Alpine Lagen und die Wirtschaftsmetropole Mailand mit stabiler, hoher Nachfrage und entsprechend hohen Preisen.

So läuft der Immobilienkauf in Italien

Ein strukturierter Prozess schützt vor teuren Fehlern.

1

Codice Fiscale & Angebot

Beantragung der Steuernummer (codice fiscale) und Abgabe eines verbindlichen Kaufangebots (proposta d'acquisto) mit Anzahlung.

2

Vorvertrag

Abschluss des Vorvertrags (compromesso / contratto preliminare), der Kaufbedingungen und Anzahlung von meist 10 bis 30 % festlegt.

3

Prüfung durch Notar

Der Notar (notaio) prüft Eigentum, Grundbuch (Conservatoria) und Katasterdaten; ergänzend empfiehlt sich eine anwaltliche Prüfung.

4

Notarieller Kaufakt

Unterzeichnung des rogito vor dem Notar, Kaufpreiszahlung und Registrierung; Nebenkosten von rund 9 bis 15 % inklusive Registersteuer.

Mieten in Italien

Der Mietmarkt ist in Städten wie Mailand, Rom und Florenz angespannt, in ländlichen Regionen dagegen entspannter und günstiger. Es empfiehlt sich, vor dem Kauf zu mieten, um die oft großen regionalen Unterschiede bei Infrastruktur und Alltag kennenzulernen. Gerade in abgelegenen Gegenden lohnt sich ein längerer Testaufenthalt vor der Kaufentscheidung.

Finanzierung

Italienische Banken finanzieren Nichtansässige zurückhaltend, oft mit einer Beleihung von rund 50 bis 60 % und höheren Anforderungen an Nachweise. Viele deutsche Käufer nutzen daher Eigenkapital oder eine Finanzierung über eine deutsche Bank, etwa durch Beleihung einer bestehenden Immobilie. Vergleichen Sie die Konditionen unabhängig und lassen Sie sich vorab individuell beraten.
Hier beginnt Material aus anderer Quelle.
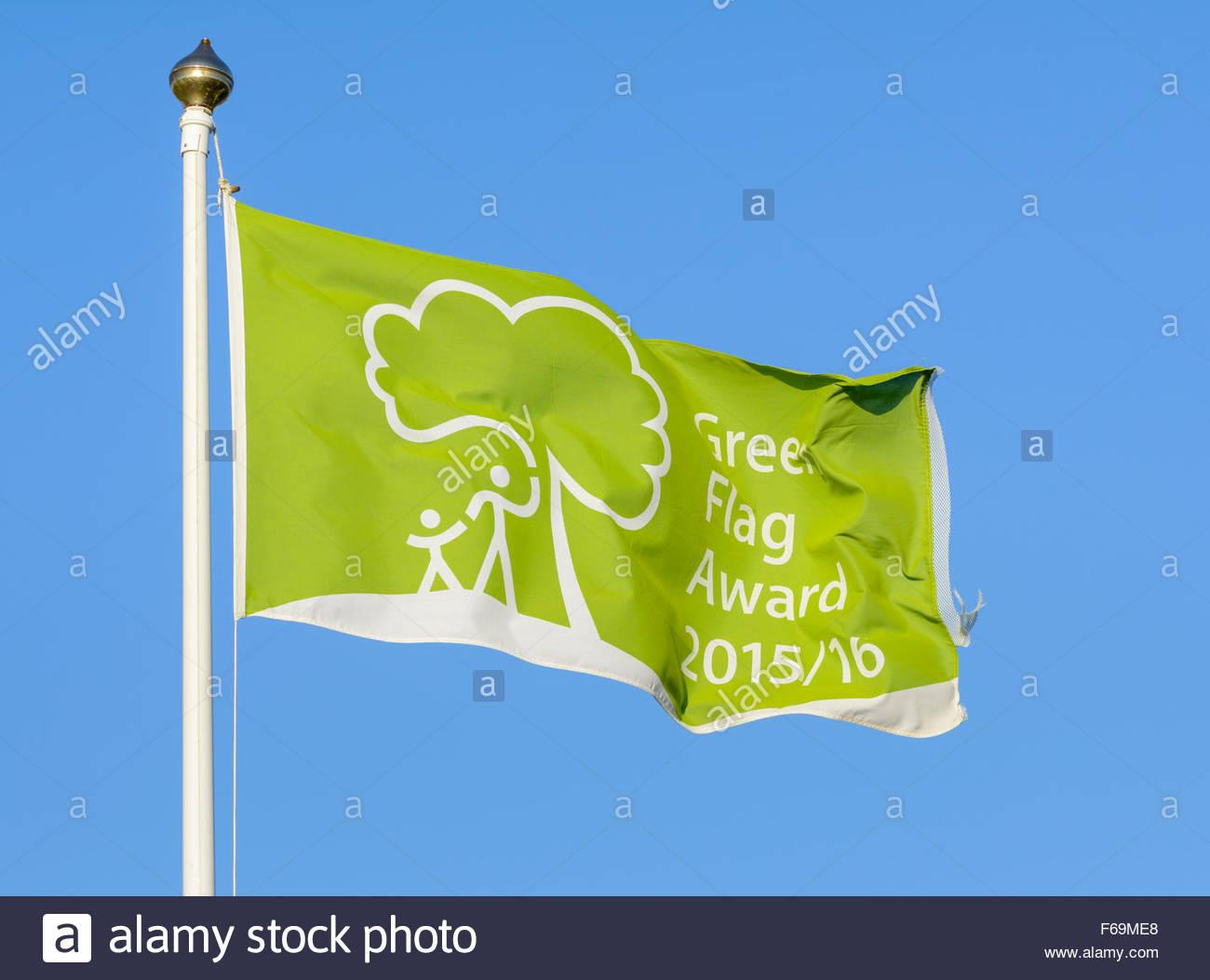 Green Flag Award 2015/16 flag at Mewsbrook Park in Littlehampton, West Sussex, England, UK. - Stock Image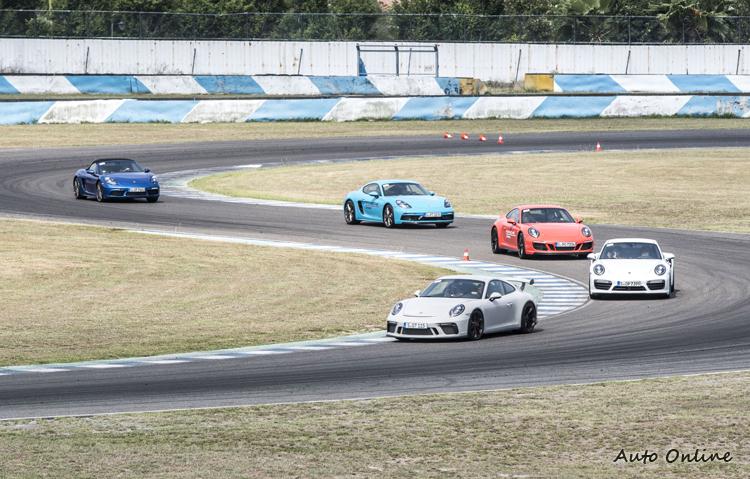 場上多是幾百匹馬力的頂尖跑車,對於駕駛技術仍有一定水準的要求。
Typische Fallstricke in Italien

  • Nicht genehmigte Bauten oder Abweichungen zwischen Kataster und tatsächlichem Zustand (abuso edilizio).
  • Unterschätzte Sanierungskosten und strenge Auflagen bei 1-Euro-Häusern und denkmalgeschützten Objekten.
  • Ungeklärte Erbengemeinschaften, die alle dem Verkauf zustimmen müssen.
  • Offene Lasten, Hypotheken oder Wegerechte, die im Grundbuch eingetragen sind.
  • Langwierige Genehmigungsverfahren bei Umbauten in historischen Ortskernen.